* _SELECTED EXTRACT_:

Here’s everything that’s new for the third season of the championship for totally electric-powered single-seaters, that gets underway on Sunday 9 October in Hong Kong. 

FIA, Motorsport, Mobility, Road Safety, F1, WRC, WEC, WTCC, World RX


Five drivers will be making their ePrix debut this Sunday in Hong Kong. The best known of them is definitely Argentina’s José Maria Lopez, who just a few weeks back secured his third title as FIA WTCC champion. Lopez will race alongside Sam Bird in the DS Virgin Racing team, which looks set to be one of the strongest in the field. Another FIA champion is Sweden’s Felix Rosenqvist, who took the title in the 2015 FIA Formula 3 European Championship. This season he is teamed up with one of the veterans of the series, the Mahindra team’s Nick Heidfeld. Rosenqvist has proved himself to be one of the most versatile drivers out there this year, racing in the single-seater Indy Light category, as well as at the wheel of GT cars in the Blancpain Series, while also competing in the DTM. Now it’s time for his Formula E debut.

With plenty of experience in both open and closed-wheel cars, Maro Engel will drive for the Venturi Formula E team, joining forces with Stephane Sarrazin. A works Mercedes driver, Engel is the FIA GT World Cup Champion, having won the Macao GT Grand Prix for the past two years. His best single-seater performance saw him finish second in the 2007 British Formula 3 Championship.

The Jaguar team is making its return to motor sport, with a pair of drivers both new to Formula E. Adam Carroll finally gets a race seat in the series, the Northern Ireland man having previously been a reserve, first for Mahindra and then for Team Aguri: his race record includes taking the 2008-09 A1 GP title, in Irish colours. He is teamed up with Mitch Evans, the New Zealander who won the 2015 GP3 Series and the 2010 and 2011 Toyota Racing Series.

Again on the entry list are the winners of the two previous Formula E championships, Sebastien Buemi (2015-16) and Nelson Piquet Jr. (2014-15,) while also back for another season is the Brazilian Lucas di Grassi, a front runner in both previous editions. The most significant driver change sees Jean-Eric Vergne switch from DS Virgin to the neophyte Chinese outfit, Techeetah.


The most important novelty of the third Formula E season is the arrival of Jaguar. The Jaguar Land Rover Group brand has chosen this, the first FIA series for totally electric-powered cars in which to make its return to racing for the first time in over a decade. It thus brings the number of teams taking part back up to ten, after the Trulli team had to pull out at the start of the second season.

There’s also the completely new name of Techeetah, which took over the license from Team Aguri. The new team, owned by China Media Capital, a public equity and venture capital firm based in Shanghai, is the only one to have opted to race with a customer power train, having acquired the one homologated by Renault. Not quite a new entry, but Faraday Futures, an advanced mobility company with headquarters in Silicon Valley and Southern California (USA,) has entered into a technology partnership with Dragon Racing.

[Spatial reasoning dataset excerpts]
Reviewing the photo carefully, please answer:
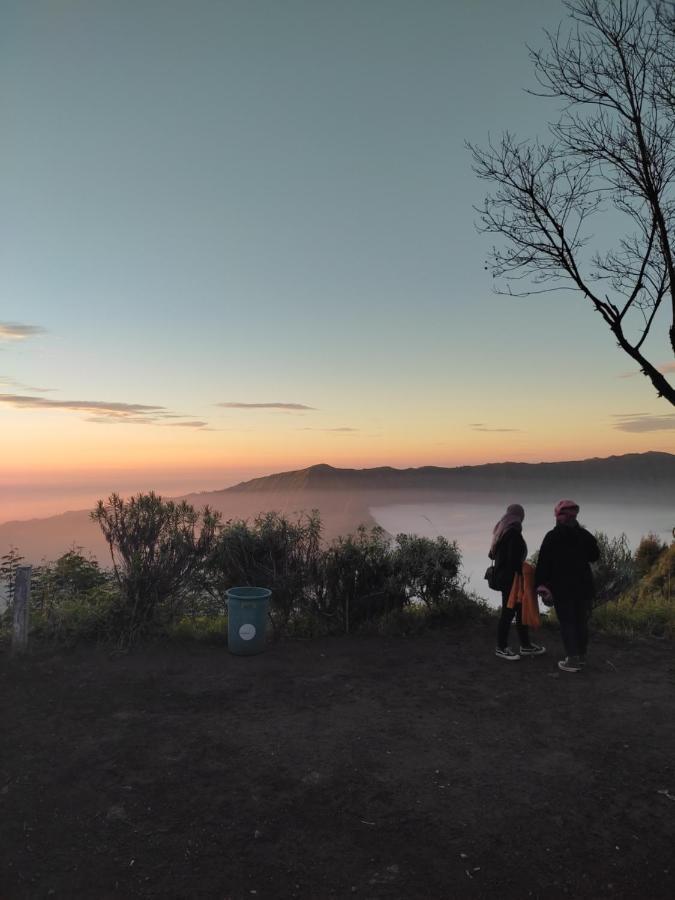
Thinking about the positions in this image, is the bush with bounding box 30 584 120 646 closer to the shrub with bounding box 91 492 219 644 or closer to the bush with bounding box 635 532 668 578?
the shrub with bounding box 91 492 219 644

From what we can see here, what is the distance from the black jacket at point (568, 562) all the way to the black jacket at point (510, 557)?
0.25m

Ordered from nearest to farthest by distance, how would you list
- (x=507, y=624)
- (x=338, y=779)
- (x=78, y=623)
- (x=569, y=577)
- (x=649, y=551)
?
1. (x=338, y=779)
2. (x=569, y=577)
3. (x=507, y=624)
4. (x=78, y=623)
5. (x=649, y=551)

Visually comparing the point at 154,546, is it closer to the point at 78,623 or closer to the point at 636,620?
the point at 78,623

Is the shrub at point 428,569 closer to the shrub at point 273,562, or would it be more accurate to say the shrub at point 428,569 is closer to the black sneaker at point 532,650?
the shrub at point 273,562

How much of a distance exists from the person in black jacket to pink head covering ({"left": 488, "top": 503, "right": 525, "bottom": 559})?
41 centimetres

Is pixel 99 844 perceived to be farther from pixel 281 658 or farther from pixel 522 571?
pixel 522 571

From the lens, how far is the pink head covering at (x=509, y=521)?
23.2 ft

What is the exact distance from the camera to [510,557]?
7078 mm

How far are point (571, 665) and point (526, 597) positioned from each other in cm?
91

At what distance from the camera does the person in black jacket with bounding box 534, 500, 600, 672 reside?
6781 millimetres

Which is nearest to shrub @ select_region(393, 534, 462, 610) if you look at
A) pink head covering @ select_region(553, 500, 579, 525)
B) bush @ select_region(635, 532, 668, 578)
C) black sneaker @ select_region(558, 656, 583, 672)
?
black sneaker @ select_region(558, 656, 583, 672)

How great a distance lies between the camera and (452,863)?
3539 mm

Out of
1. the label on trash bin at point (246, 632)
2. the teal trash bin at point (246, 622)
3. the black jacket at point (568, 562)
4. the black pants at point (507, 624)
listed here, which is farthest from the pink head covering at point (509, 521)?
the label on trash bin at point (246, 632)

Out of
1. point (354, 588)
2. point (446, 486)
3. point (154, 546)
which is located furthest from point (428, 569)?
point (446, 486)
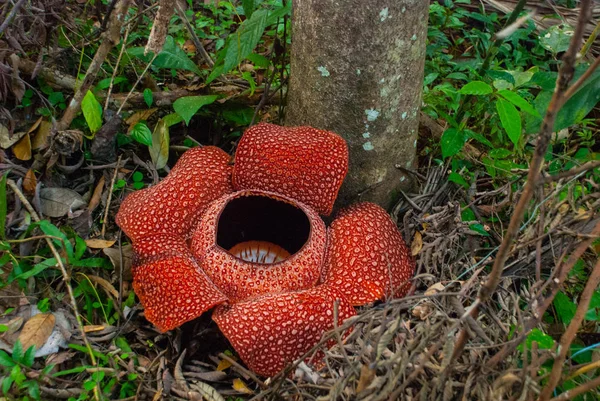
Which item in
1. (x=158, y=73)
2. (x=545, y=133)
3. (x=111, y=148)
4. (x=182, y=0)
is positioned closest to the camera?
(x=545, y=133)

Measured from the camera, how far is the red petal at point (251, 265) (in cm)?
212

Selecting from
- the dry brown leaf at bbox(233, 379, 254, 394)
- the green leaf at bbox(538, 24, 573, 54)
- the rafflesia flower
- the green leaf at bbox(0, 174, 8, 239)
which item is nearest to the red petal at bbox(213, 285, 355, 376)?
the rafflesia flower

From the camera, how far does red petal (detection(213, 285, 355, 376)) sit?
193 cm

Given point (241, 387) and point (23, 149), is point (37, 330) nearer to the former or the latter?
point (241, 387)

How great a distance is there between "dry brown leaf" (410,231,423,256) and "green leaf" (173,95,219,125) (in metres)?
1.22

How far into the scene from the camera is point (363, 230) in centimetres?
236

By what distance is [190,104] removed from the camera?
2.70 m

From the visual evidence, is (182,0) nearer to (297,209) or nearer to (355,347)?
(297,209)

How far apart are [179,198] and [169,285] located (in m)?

* _WHAT IS ASKED_:
**a)** Answer these questions about the Formula E season preview:
(i) On what date and in what city does the third season get underway?
(ii) Which team did Techeetah take over the license from?
(iii) Which driver won the 2015 GP3 Series?
**b)** Which racing teams are named in the Formula E season preview? List every one.
**c)** Go on with the Formula E season preview, picking up after its final sentence.
The records are separate material and have no connection to the text.

* _RESPONSE LIST_:
**a)**
(i) Sunday 9 October, in Hong Kong.
(ii) Team Aguri.
(iii) Mitch Evans.

**b)**
DS Virgin Racing
Mahindra
Venturi Formula E
Jaguar
Team Aguri
Trulli
Techeetah
Dragon Racing

**c)**
There are three key changes in the sporting regulations that come into effect for this third season. The first is that setting a fastest race lap is now worth just one point instead of two to a driver. When it comes to energy management, article 37.9 of the Sporting Regulations has been modified as follows:

The energy that can be supplied to the MGU (Motor Generator Unit) via the Rechargeble Energy Storage System (RESS) is defined in accordance to Article 7.6 of the Technical Regulations of the FIA Formula E Championship.

Once this value is reached the maximum power must linearly ramp down to 0 kW in 5 seconds rain light and ready to move light must blink a soon as the ramp down starts. After the car cross the pit in line for the first car or the finish line for the second car, the driver must be able to re-activate the MGU power to follow his race in the first case or go back to the pits in the second case.

This change has been introduced so that the spectators can instantly understand when there’s been a violation of the rule regarding how much energy can be used, without having to wait for a decision from the Stewards. It means that the Formula E cars will fall into line with cars that use combustion engines which have to stop trackside if they run out of fuel.

Finally, there’s been a 50% increase in the amount of energy available from the regeneration process, from 100 kW to 150kW. This means that the number of strategic possibilities opens up for the drivers, who can now store energy in a more efficient manner and for longer, partly thanks to an evolution of the standard battery produced by Williams Advanced Engineering.


The chassis for all forty cars, as there are two per driver, remains the same this season and is still manufactured by Spark Racing Technology. The most important change concerns the front wing, which has a decidedly more aggressive and futuristic look than before. The change is not really based on any aerodynamic reasons, as it does not have much influence on the downforce level, but rather it has been done for aesthetic reasons, introduced by the FIA to stress that Formula E is not just a great environment in which to develop a completely electric powertrain with new battery technologies, but it is also a platform for experimenting with innovative solutions when it comes to designing single-seater racing cars.

The teams are also running a new steering wheel with increased functionality in order for them to take full advantage of the strategic options available to them. This year, Michelin has introduced an evolution of the existing all-weather tyre, which offers less rolling resistance, is lighter and therefore allows better use of the energy available. Drivers will also find it easier to get the tyres up to operating temperature, without in any way compromising consistency in terms of performance. 


Nine constructors have homologated an original powertrain for this third Formula E season. The only one to supply two teams is Renault, winners of the Constructors’ title in season 2, who provide engines to their own official team and, as previously mentioned, the Chinese Techeetah outfit.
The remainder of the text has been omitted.